Diperbarui: 4 September 2024   08:50

Kompasiana adalah platform blog. Konten ini menjadi tanggung jawab bloger dan tidak mewakili pandangan redaksi Kompas.

Foto: Jemmi Purwodianto/detikJatim

Rebo Wekasan dan Tradisi

Berbicara tradisi mengingatkan pikirankita  pada sesuatu aktifitas yang dilakukan secara turun temurun  dari generasi ke generasi selama ratusan tahun. Tradisi di Indonesia tidak lepas dari sebuah adat istiadat dan kepercayaan masyarakat Islam . Tidak ada bukti tertulis  sejak kapan tradisi ini dilaksanakan dan siapa yang memulainya. Akan tetapi tradisi ini seakan sudah menyatu dalam kehidupan Masyarakat  dan seakan-akan jika tidak dilaksanakan, bencana dan malapetaka akan datang menimpa mereka.

Rebo Wekasan bagian dari tradisi yang dilakukan oleh kebanyakan Masyarakat Indonesia di berbagai daerah khususnya Masyarakat Jawa. Masyarakat yang kental dengan aliran kepercayaannya. Mereka mempercayai bahwa di hari Rabu terakhir bulan Safar tahun Hijriyah akan turun bala dan malapetaka, sehingga mereka berupaya untuk menolak malapetaka tersebut dengan berbagai cara. Ada yang dengan  ritual sholat Rebo Wekasan, ritual mandi Safar, mencukur beberapa helai rambut,  tradisi membuat bubur merah dan putih yang kemudian di bagikan ke tetangga, istigasah, mengarak tumpeng raksasa bahkan membuat serangkaian acara selama seharian yang kemudian ditutup dengan pertunjukan wayang, mandi Safar di Sungai. Di Jawa Timur, Rebo Wekasan dirayakan dengan berbagai cara unik, tergantung kearifan local dan kebudayaan masing-masing daerah.

Rebo Wekasan ini oleh Masyarakat Jawa dijadikan sarana untuk menolak bala atau tolak bala, karena kekhawatiran yang mendalam terhadap datangnya bala dan malapetaka kepada keluarga dan anak keturunannya. Apapun yang harus dikeluarkan sebagai bentuk pengorbanannya.

Terlepas dari pro kontra Masyarakat, apakah Rebo Wekasan itu termasuk bid'ah, tahayyul dan khurafat, karena ada yang berpendapat bahwa tradisi tersebut bertentangan dengan ajaran Islam.
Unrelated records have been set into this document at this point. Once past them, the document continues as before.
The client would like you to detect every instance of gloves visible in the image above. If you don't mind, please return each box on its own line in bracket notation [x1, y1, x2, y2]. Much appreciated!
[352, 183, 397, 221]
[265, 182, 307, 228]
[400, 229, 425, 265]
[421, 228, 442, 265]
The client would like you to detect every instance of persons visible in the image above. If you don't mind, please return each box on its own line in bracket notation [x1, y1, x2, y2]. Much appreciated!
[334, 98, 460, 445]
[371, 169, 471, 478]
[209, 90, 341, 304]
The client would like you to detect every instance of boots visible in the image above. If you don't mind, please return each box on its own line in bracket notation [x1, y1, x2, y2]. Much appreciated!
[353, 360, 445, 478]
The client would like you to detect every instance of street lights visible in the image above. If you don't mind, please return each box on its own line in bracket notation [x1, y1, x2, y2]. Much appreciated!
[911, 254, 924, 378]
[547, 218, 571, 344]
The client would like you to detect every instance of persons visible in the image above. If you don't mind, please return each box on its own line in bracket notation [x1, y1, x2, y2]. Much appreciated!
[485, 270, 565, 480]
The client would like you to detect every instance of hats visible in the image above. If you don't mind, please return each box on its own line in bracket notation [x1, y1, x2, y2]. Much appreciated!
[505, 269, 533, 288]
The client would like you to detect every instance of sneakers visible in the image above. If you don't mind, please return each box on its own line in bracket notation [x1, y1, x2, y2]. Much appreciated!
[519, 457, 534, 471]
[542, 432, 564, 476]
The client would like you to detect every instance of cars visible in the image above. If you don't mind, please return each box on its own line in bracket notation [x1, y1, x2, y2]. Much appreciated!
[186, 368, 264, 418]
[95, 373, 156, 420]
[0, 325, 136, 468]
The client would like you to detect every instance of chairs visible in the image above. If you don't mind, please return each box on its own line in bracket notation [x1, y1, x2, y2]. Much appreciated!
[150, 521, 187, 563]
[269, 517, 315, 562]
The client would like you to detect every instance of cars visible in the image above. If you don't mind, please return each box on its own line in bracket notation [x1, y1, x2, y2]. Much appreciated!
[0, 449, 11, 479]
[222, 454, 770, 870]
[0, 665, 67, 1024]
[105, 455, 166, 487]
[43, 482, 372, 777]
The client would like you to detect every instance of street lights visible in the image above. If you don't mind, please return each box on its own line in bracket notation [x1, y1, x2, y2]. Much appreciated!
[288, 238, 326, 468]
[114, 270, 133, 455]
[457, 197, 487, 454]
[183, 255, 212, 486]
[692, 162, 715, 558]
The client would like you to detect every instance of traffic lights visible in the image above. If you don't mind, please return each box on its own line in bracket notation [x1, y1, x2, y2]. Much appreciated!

Namun Masyarakat tetap melaksanakan tradisi Rebo Wekasan dengan alasan ritual keagamaan tersebut menanamkan sikap ke dalam kesadaran sendiri yang tinggi dan akan memperkuat komunitas moral.

Diantara daerah-daerah yang melakukan tradisi Rebo Wekasan antara lain warga Desa Suci Kecamatan Manyar Gresik menggelar tradisi Rebo Weksan dengan mengarak tumpeng raksasa , dilanjutkan dengan istigasah dan mandi ramai-ramai ke  Telaga Sendang Sono. Mereka meyakini bahwa dengan mandi di telaga Sendang Sono dapat membawa berkah dan menyembuhkan berbagai penyakit, karena telaga tersebut adalah peninggalan murid Sunan Giri. Di Lebaksiu Tegal dengan melakukan ritual Bersama melaksanakan solat Rebo Wekasan dan membagikan bubur merah dan bubur putih. Demikian juga di beberapa daerah lainnya dengan caranya masing-masing.

Rebo Wekasan dan Doa

Cara lain dalam melaksanakan  Rebo Wekasan, yaitu dengan menggelar istigasah atau doa Bersama. Memohon perlindungan kepada Allah SWT. Yang Maha Kuasa agar tidak menurunkan musibah dan malapetaka yang dapat menyulitkan, seperti yang dilakukan di Pondok Pesantren Suryalaya Tasikmalaya.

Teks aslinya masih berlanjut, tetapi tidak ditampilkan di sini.